HiSAXy: A fast methodology for solar wind structure identification in millions of time series

TL;DR

The paper addresses the challenge of scalable, unsupervised identification of frequently occurring magnetic structures in the interplanetary magnetic field carried by the solar wind. It introduces HiSAXy, a hybrid clustering approach that combines indexable iSAX time-series representation with HDBSCAN to enable fast indexing and robust clustering of millions of IMF segments. Empirical results show that HiSAXy identifies larger, coherent clusters while maintaining intracluster self-similarity, and significantly reduces the human effort required to label discontinuities, with reported time savings on the order of hundreds of hours. This work enables scalable discovery and interpretation of solar wind structures in large PSP data and is poised to support analyses across multiple timescales and solar wind properties.

Abstract

We present a hybridized unsupervised clustering algorithm Hisaxy as a novel way to identify frequently occurring magnetic structures embedded in the interplanetary magnetic field (IMF) carried by the solar wind. The Hisaxy algorithm utilizes a combination of indexable Symbolic Aggregate approXimation (iSAX) and Hierarchical Density-Based Spatial Clustering of Applications with Noise (HDBSCAN) to efficiently identify clusters of patterns embedded in time series data.
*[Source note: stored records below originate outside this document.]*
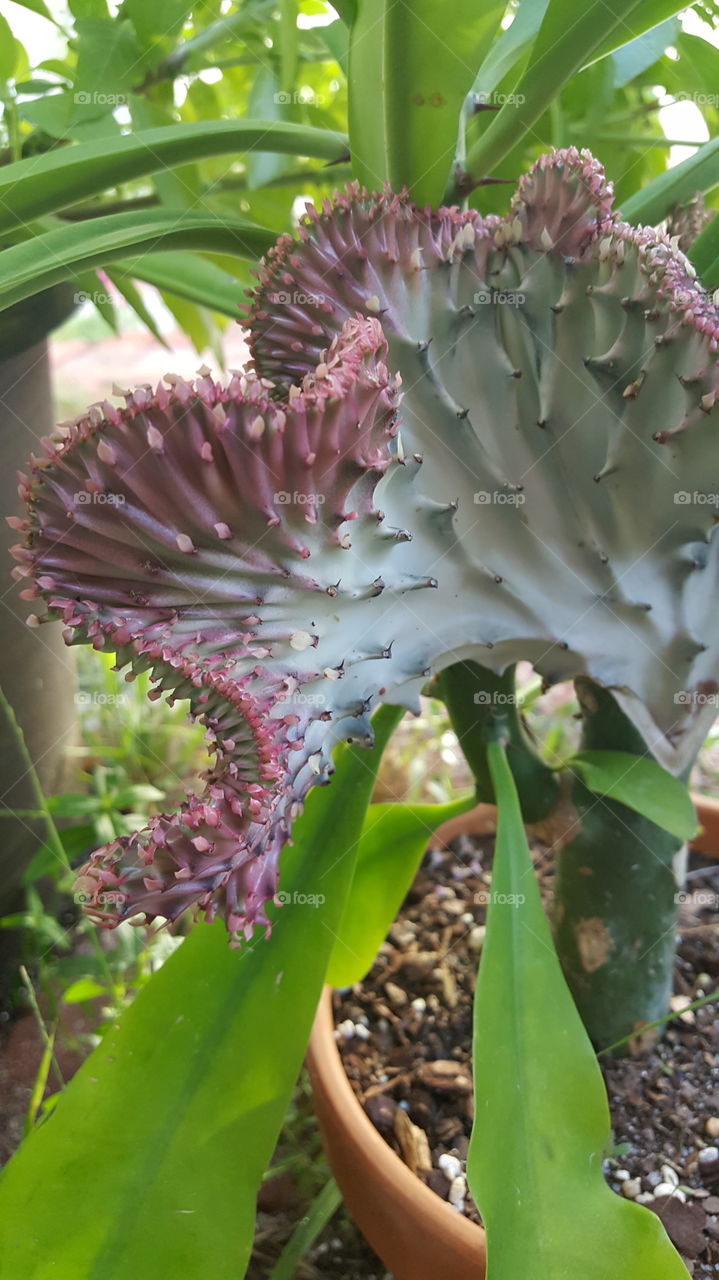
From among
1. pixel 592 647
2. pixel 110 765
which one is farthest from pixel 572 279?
pixel 110 765

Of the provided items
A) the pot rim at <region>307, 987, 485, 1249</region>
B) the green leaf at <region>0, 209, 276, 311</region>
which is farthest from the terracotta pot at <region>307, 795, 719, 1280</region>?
the green leaf at <region>0, 209, 276, 311</region>

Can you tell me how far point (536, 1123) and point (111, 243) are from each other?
0.62 m

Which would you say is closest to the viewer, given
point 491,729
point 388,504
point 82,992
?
point 388,504

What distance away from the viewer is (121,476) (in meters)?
0.45

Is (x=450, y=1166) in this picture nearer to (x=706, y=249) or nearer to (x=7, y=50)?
(x=706, y=249)

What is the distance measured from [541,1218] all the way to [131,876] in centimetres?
31

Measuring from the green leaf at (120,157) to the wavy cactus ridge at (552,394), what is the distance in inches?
5.7

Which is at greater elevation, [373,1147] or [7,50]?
[7,50]

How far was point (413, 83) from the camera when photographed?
0.61m

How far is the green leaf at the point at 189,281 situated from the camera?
0.84 meters

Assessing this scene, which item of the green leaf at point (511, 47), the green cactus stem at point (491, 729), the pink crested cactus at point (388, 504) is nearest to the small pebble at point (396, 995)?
the green cactus stem at point (491, 729)

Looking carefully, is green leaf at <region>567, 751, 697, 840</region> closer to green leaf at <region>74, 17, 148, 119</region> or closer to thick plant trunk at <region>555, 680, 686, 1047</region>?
thick plant trunk at <region>555, 680, 686, 1047</region>

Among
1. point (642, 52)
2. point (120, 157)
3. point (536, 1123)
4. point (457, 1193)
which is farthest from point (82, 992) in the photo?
point (642, 52)

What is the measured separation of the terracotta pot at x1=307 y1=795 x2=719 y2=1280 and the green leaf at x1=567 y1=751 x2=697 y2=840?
297 mm
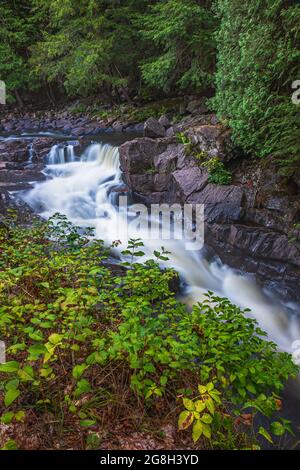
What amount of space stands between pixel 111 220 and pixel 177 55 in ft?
29.4

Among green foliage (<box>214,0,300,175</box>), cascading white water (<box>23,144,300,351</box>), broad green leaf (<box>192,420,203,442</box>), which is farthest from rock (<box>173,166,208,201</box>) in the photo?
broad green leaf (<box>192,420,203,442</box>)

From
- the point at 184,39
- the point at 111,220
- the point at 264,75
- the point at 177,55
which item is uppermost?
the point at 184,39

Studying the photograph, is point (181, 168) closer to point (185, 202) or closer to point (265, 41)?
point (185, 202)

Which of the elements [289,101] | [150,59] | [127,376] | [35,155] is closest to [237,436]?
[127,376]

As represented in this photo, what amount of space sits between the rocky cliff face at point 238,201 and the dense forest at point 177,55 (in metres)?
0.62

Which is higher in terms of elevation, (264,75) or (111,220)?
(264,75)

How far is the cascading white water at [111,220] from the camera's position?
19.0 feet

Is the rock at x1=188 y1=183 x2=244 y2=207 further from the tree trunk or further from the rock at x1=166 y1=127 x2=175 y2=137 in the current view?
the tree trunk

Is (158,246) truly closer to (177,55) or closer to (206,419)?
(206,419)

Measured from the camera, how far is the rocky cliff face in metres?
6.50

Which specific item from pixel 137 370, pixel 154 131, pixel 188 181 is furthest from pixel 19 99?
pixel 137 370

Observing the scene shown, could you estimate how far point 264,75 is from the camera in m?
6.48

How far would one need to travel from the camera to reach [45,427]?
2295mm

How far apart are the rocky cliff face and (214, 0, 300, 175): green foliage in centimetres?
56
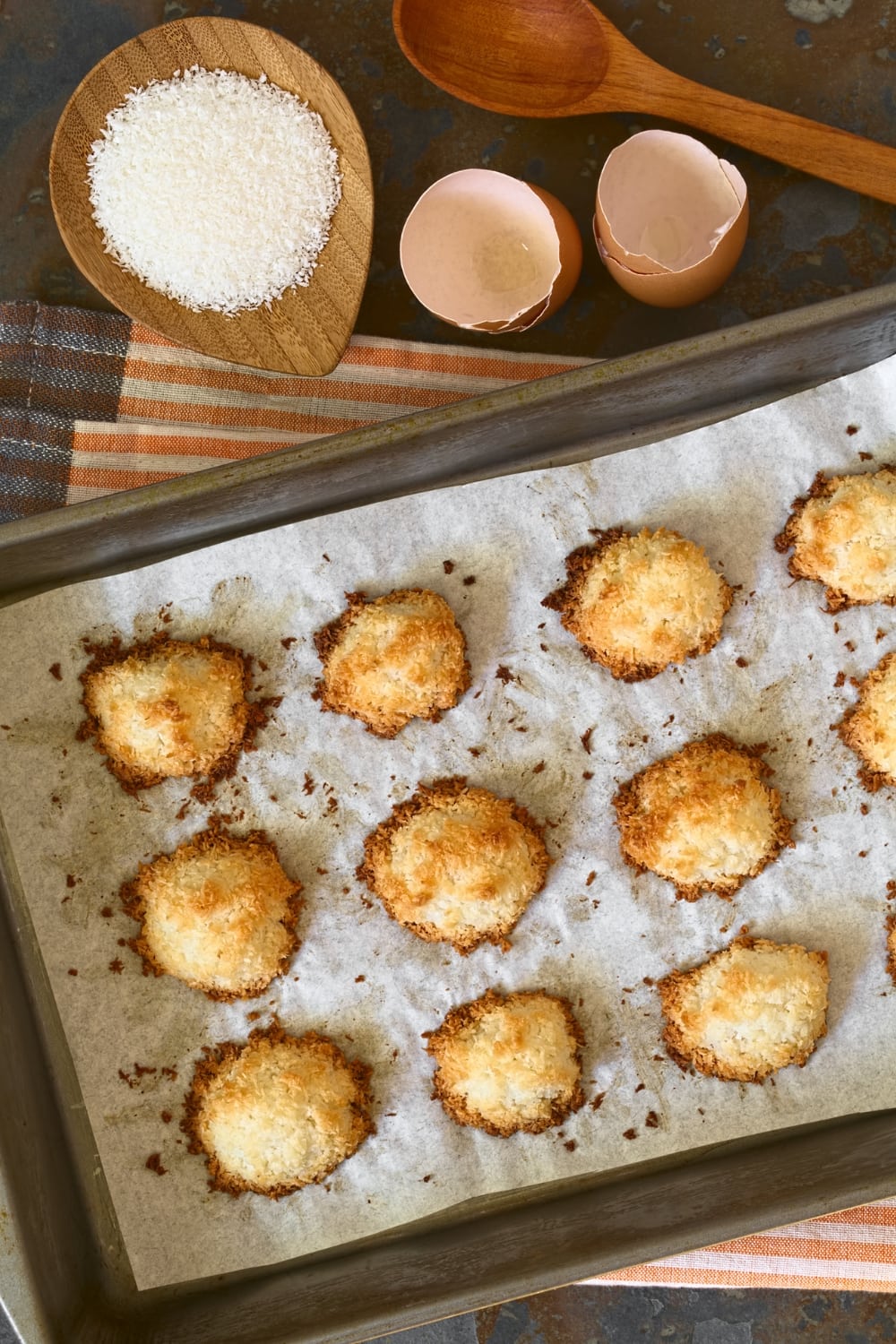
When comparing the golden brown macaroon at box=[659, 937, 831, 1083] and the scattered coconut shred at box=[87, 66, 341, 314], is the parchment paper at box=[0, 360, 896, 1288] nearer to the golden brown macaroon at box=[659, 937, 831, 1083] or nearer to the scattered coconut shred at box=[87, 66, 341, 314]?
the golden brown macaroon at box=[659, 937, 831, 1083]

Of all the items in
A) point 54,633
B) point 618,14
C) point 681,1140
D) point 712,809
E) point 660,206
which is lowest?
point 681,1140

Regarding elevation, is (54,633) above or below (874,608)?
above

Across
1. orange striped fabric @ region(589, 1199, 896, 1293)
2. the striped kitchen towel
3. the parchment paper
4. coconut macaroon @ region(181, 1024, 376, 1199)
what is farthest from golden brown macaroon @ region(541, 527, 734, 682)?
orange striped fabric @ region(589, 1199, 896, 1293)

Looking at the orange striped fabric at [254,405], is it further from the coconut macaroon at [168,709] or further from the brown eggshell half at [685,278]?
the coconut macaroon at [168,709]

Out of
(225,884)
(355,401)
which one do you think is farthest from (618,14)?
(225,884)

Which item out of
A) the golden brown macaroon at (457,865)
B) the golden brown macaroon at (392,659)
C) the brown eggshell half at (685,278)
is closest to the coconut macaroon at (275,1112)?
the golden brown macaroon at (457,865)

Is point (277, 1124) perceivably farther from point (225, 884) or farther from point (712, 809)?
point (712, 809)
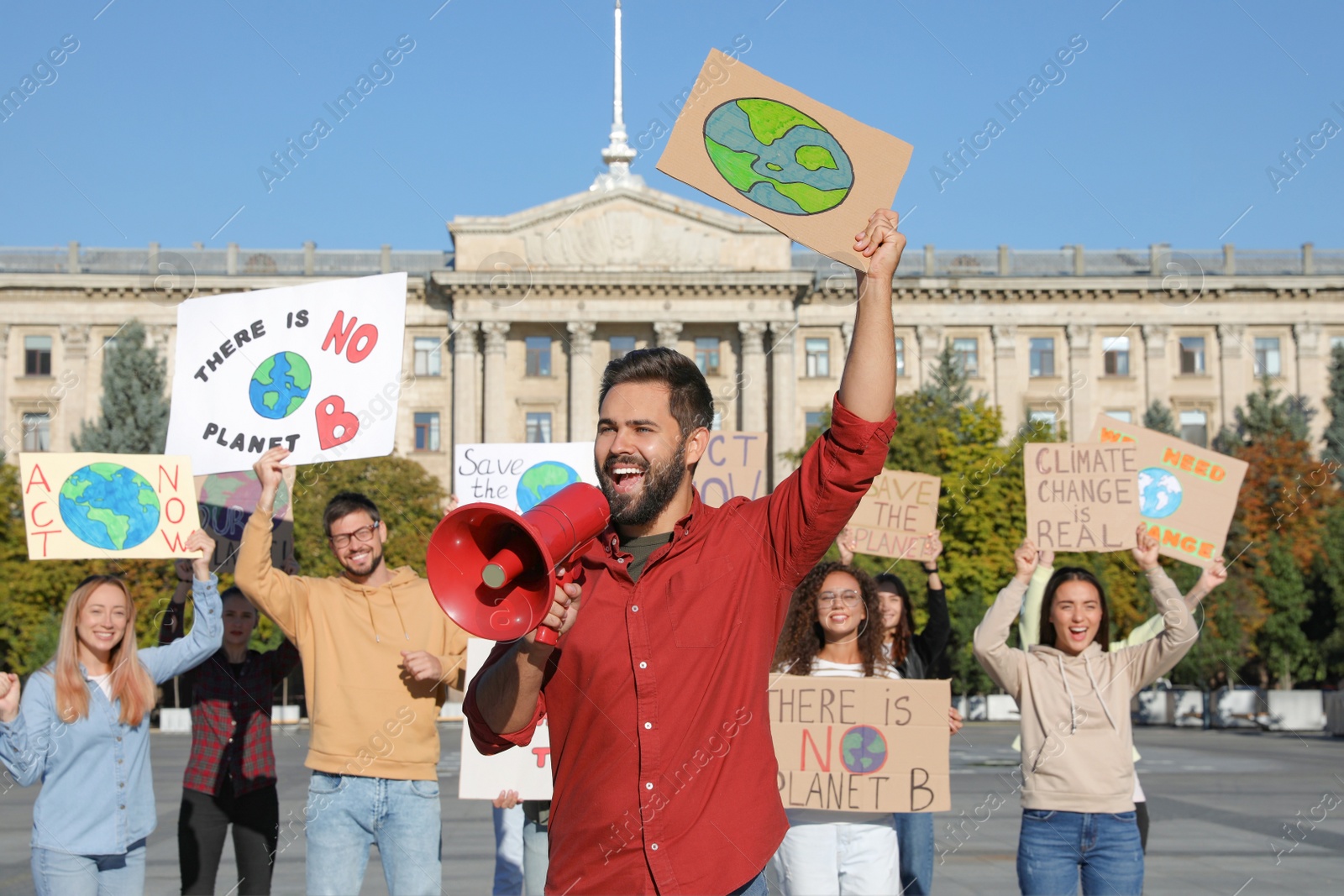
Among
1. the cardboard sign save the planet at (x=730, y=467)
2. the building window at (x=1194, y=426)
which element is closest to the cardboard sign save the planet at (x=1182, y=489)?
the cardboard sign save the planet at (x=730, y=467)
We utilized Hisaxy to identify small-scale structures, known as discontinuities, embedded in time series measurements of the IMF. In doing so, we demonstrate the capability of the algorithm to significantly reduce the amount of human analysis hours required to identify these structures, all the while maintaining a high degree of self similarity within a given cluster of time series data.

Figures (3)

• Figure 1: a) The original calibrated, level 2 magnetometer data from the PSP/FIELDS instrument for the year 2020. b) 30 minute interval of the magnetic field data after applying radial scaling. c) The same 30 minute interval after detrending using a rolling mean over an 1.5 hr interval, smoothing using a rolling mean over a 1 second interval, and linearly interpolating to a uniform cadence of 1 Hz. d) Zoom in to the 5 minute interval highlighted by the red shading in the top left. e) Zoom in to the 5 minute interval highlighted by the red shading in the top right. f) Piece-wise aggregate approximation of the 5 minute interval using three, 100 second intervals.
• Figure 2: iSAX tree for indexing sequences using 3-letter words. Tree depth is represented using different colors. iSAX increases the depth of the tree by escalating the cardinality of one of the letters in each node-split. A black highlight denotes the tree node containing the sample time series at each tree level. An iSAX letter is composed of two numbers separated by a dot: range (r) and cardinality (c) -- r.c. The sample time series is represented by the iSAX word [1.2 0.2 0.2] (L1), [3.4 0.2 0.2] (L2), and [3.4 0.2 0.4] (L3). Shaded areas indicate the range of each letter for the sample time series in a given cardinality and can be use to approximate the euclidean distance between any two time series in the tree, enabling the clustering of tree nodes using HDBSCAN. The sample sequence is the same shown in Figs. \ref{['fig:data_transformations']}-e & f. Tick marks and labels have been removed for simplicity.
• Figure 3: a) iSAX (circles) can be used as an approximate clustering algorithm by extracting all the nodes at a specified tree depth (numbers inside markers) and treat them as clusters. A deeper (larger) tree level has more specific clusters with smaller average differences between members (bottom of y-axis). However, each cluster also has fewer segments so human analysis still requires significant effort (left of x-axis). Coupling iSAX with HDBSCAN (HiSAXy; squares) combines similar nodes into clusters, reducing the number of clusters that need to be analyzed, without significantly impacting cluster specificity. Resulting in significant saving of human effort. HDBSCAN alone (star) produces even more clusters than iSAX alone, which is undesirable for our application. b) We find that combining iSAX and HDBSCAN for nodes of tree level 8 is a very good compromise between specificity and human effort. This approaches saves more than 700 hours of human effort compared to working with the original segments.